Reading text:
※ ※ ※

On 31st of October 2025 the Company entered into a term and revolving facilities agreement (the "Facilities Agreement"), which was concluded between the Company as borrower and guarantor, the Company's subsidiaries Arctic Paper Kostrzyn S.A., Arctic Paper Munkedals AB, and Arctic Paper Grycksbo AB, as guarantors (the "Guarantors") and a consortium of banks composed of: BNP Paribas Bank Polska S.A. (the "Security Agent"), Santander Bank Polska S.A. and Bank Polska Kasa Opieki S.A. (jointly: the "Lenders"), under which the Lenders granted the Company an investment term facility for a total amount of EUR 20,000,000 (twenty million euros) and a revolving facility for a total amount of EUR 60,000,000 (sixty million euros) (th e "Facilities").

The Facilities Agreement was concluded due to the upcoming repayment date of the current term facility agreement concluded on April 2, 2021, which falls on the day five years after its conclusion.

Pursuant to the Facilities Agreement, the Lenders made the following Facilities available to the Company:

  • a) An investment term facility for a total amount of EUR 20,000,000 (twenty million euros) (the "Investment Facility") and
  • b) a revolving facility for a total amount of EUR 60,000,000 (sixty million euros) (the "Revolving Facility").

※ ※ ※

Task requirements:
(1) Revise the facilities agreement text between "The Facilities Agreement was" and "after its conclusion.", inclusive, putting "approaching" in place of "upcoming".
(2) In the facilities agreement text, which bank serves as the Security Agent?
(3) Extend the facilities agreement text, picking up after its final sentence.
The material that comes next is from a different source.

Data section:

※ ※ ※

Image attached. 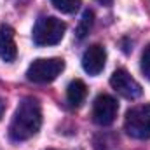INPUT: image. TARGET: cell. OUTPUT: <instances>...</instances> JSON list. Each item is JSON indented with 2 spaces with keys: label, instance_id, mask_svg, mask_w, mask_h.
<instances>
[{
  "label": "cell",
  "instance_id": "6da1fadb",
  "mask_svg": "<svg viewBox=\"0 0 150 150\" xmlns=\"http://www.w3.org/2000/svg\"><path fill=\"white\" fill-rule=\"evenodd\" d=\"M42 126V108L35 98H23L12 115L9 136L12 142H25L35 136Z\"/></svg>",
  "mask_w": 150,
  "mask_h": 150
},
{
  "label": "cell",
  "instance_id": "7a4b0ae2",
  "mask_svg": "<svg viewBox=\"0 0 150 150\" xmlns=\"http://www.w3.org/2000/svg\"><path fill=\"white\" fill-rule=\"evenodd\" d=\"M65 32H67V25L61 19L54 16H42L33 26L32 37L37 45H56L61 42Z\"/></svg>",
  "mask_w": 150,
  "mask_h": 150
},
{
  "label": "cell",
  "instance_id": "3957f363",
  "mask_svg": "<svg viewBox=\"0 0 150 150\" xmlns=\"http://www.w3.org/2000/svg\"><path fill=\"white\" fill-rule=\"evenodd\" d=\"M63 70H65V61L61 58H38L28 67L26 77L30 82L47 84L58 79V75Z\"/></svg>",
  "mask_w": 150,
  "mask_h": 150
},
{
  "label": "cell",
  "instance_id": "277c9868",
  "mask_svg": "<svg viewBox=\"0 0 150 150\" xmlns=\"http://www.w3.org/2000/svg\"><path fill=\"white\" fill-rule=\"evenodd\" d=\"M124 129L131 138H150V105H138L126 113Z\"/></svg>",
  "mask_w": 150,
  "mask_h": 150
},
{
  "label": "cell",
  "instance_id": "5b68a950",
  "mask_svg": "<svg viewBox=\"0 0 150 150\" xmlns=\"http://www.w3.org/2000/svg\"><path fill=\"white\" fill-rule=\"evenodd\" d=\"M110 86H112L122 98H126V100H136L143 93L142 86L131 77V74L127 70H124V68H119V70H115L112 74V77H110Z\"/></svg>",
  "mask_w": 150,
  "mask_h": 150
},
{
  "label": "cell",
  "instance_id": "8992f818",
  "mask_svg": "<svg viewBox=\"0 0 150 150\" xmlns=\"http://www.w3.org/2000/svg\"><path fill=\"white\" fill-rule=\"evenodd\" d=\"M119 112L117 100L110 94H100L93 105V120L98 126H110Z\"/></svg>",
  "mask_w": 150,
  "mask_h": 150
},
{
  "label": "cell",
  "instance_id": "52a82bcc",
  "mask_svg": "<svg viewBox=\"0 0 150 150\" xmlns=\"http://www.w3.org/2000/svg\"><path fill=\"white\" fill-rule=\"evenodd\" d=\"M105 63H107V51L103 45L94 44L89 49H86V52L82 56V68L86 74L100 75L105 68Z\"/></svg>",
  "mask_w": 150,
  "mask_h": 150
},
{
  "label": "cell",
  "instance_id": "ba28073f",
  "mask_svg": "<svg viewBox=\"0 0 150 150\" xmlns=\"http://www.w3.org/2000/svg\"><path fill=\"white\" fill-rule=\"evenodd\" d=\"M18 56L16 42H14V30L9 25L0 26V58L7 63L14 61Z\"/></svg>",
  "mask_w": 150,
  "mask_h": 150
},
{
  "label": "cell",
  "instance_id": "9c48e42d",
  "mask_svg": "<svg viewBox=\"0 0 150 150\" xmlns=\"http://www.w3.org/2000/svg\"><path fill=\"white\" fill-rule=\"evenodd\" d=\"M86 94H87V87L80 79L72 80L67 87V100L72 107H80L82 101L86 100Z\"/></svg>",
  "mask_w": 150,
  "mask_h": 150
},
{
  "label": "cell",
  "instance_id": "30bf717a",
  "mask_svg": "<svg viewBox=\"0 0 150 150\" xmlns=\"http://www.w3.org/2000/svg\"><path fill=\"white\" fill-rule=\"evenodd\" d=\"M52 2V5L59 11V12H63V14H72L75 12L79 7H80V2L82 0H51Z\"/></svg>",
  "mask_w": 150,
  "mask_h": 150
},
{
  "label": "cell",
  "instance_id": "8fae6325",
  "mask_svg": "<svg viewBox=\"0 0 150 150\" xmlns=\"http://www.w3.org/2000/svg\"><path fill=\"white\" fill-rule=\"evenodd\" d=\"M93 12L91 11H86L84 12V16H82V19H80V25H79V28H77V37L79 38H84L86 37V33H89V28H91V25H93Z\"/></svg>",
  "mask_w": 150,
  "mask_h": 150
},
{
  "label": "cell",
  "instance_id": "7c38bea8",
  "mask_svg": "<svg viewBox=\"0 0 150 150\" xmlns=\"http://www.w3.org/2000/svg\"><path fill=\"white\" fill-rule=\"evenodd\" d=\"M142 72L150 80V45L143 51V54H142Z\"/></svg>",
  "mask_w": 150,
  "mask_h": 150
},
{
  "label": "cell",
  "instance_id": "4fadbf2b",
  "mask_svg": "<svg viewBox=\"0 0 150 150\" xmlns=\"http://www.w3.org/2000/svg\"><path fill=\"white\" fill-rule=\"evenodd\" d=\"M100 4H103V5H108V4H112L113 0H98Z\"/></svg>",
  "mask_w": 150,
  "mask_h": 150
},
{
  "label": "cell",
  "instance_id": "5bb4252c",
  "mask_svg": "<svg viewBox=\"0 0 150 150\" xmlns=\"http://www.w3.org/2000/svg\"><path fill=\"white\" fill-rule=\"evenodd\" d=\"M2 110H4V103L0 101V115H2Z\"/></svg>",
  "mask_w": 150,
  "mask_h": 150
},
{
  "label": "cell",
  "instance_id": "9a60e30c",
  "mask_svg": "<svg viewBox=\"0 0 150 150\" xmlns=\"http://www.w3.org/2000/svg\"><path fill=\"white\" fill-rule=\"evenodd\" d=\"M51 150H52V149H51Z\"/></svg>",
  "mask_w": 150,
  "mask_h": 150
}]
</instances>
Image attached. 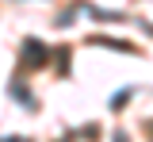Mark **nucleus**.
Returning <instances> with one entry per match:
<instances>
[{"label":"nucleus","instance_id":"f257e3e1","mask_svg":"<svg viewBox=\"0 0 153 142\" xmlns=\"http://www.w3.org/2000/svg\"><path fill=\"white\" fill-rule=\"evenodd\" d=\"M23 50H27V65H42V58H46V54H42V46H38L35 39L27 42V46H23Z\"/></svg>","mask_w":153,"mask_h":142},{"label":"nucleus","instance_id":"f03ea898","mask_svg":"<svg viewBox=\"0 0 153 142\" xmlns=\"http://www.w3.org/2000/svg\"><path fill=\"white\" fill-rule=\"evenodd\" d=\"M115 142H126V135H115Z\"/></svg>","mask_w":153,"mask_h":142}]
</instances>
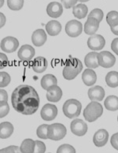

※ ※ ※

Answers to each task:
(1)
The Facilities Agreement was concluded due to the approaching repayment date of the current term facility agreement concluded on April 2, 2021, which falls on the day five years after its conclusion.

(2) BNP Paribas Bank Polska S.A.

(3)
Subject to the relevant terms of the Facilities Agreement, the Investment Facility was made available, among other things, fo r the purpose of (i) refinancing the term investment facility taken out for the implementation of the project of building a bio mass drying and pellet production installation (the "Project"), granted under the term and revolving facilities agreement, the conclusion of which was announced by the Company in report No. 12/2021 dated April 2, 2021, and the amendment of which, through the receipt of a term investment facility for the implementation of the Project, was announced by the Company in report No. 19/2023 dated November 8, 2023, and (ii) further financing of the implementation of the Project.

Subject to the applicable terms of the Facilities Agreement, amounts raised under the Revolving Facility may be used, among other things, (i) to refinance the revolving facility granted under the term and revolving facility agreement, the conclusion of which was announced by the Company in report No. 12/2021 dated April 2, 2021, and report No. 19/2023 dated November 8, 2023, and (ii) for general corporate purposes and to cover the working capital of the Company and some of its subsidiaries (including the granting of intra-group loans in any form).

The disbursement of funds under the Facilities Agreement will be subject to the Company and the Guarantors meeting the standard conditions precedent specified in the Facilities Agreement.

The remaining term loan facility granted to the Company under the term and revolving facility agreement, the conclusion of which was announced by the Company in report No. 12/2021 of April 2, 2021 and report No. 19/2023 of November 8, 2023, will be repaid from the Company's own funds before financing is made available under the Facilities Agreement.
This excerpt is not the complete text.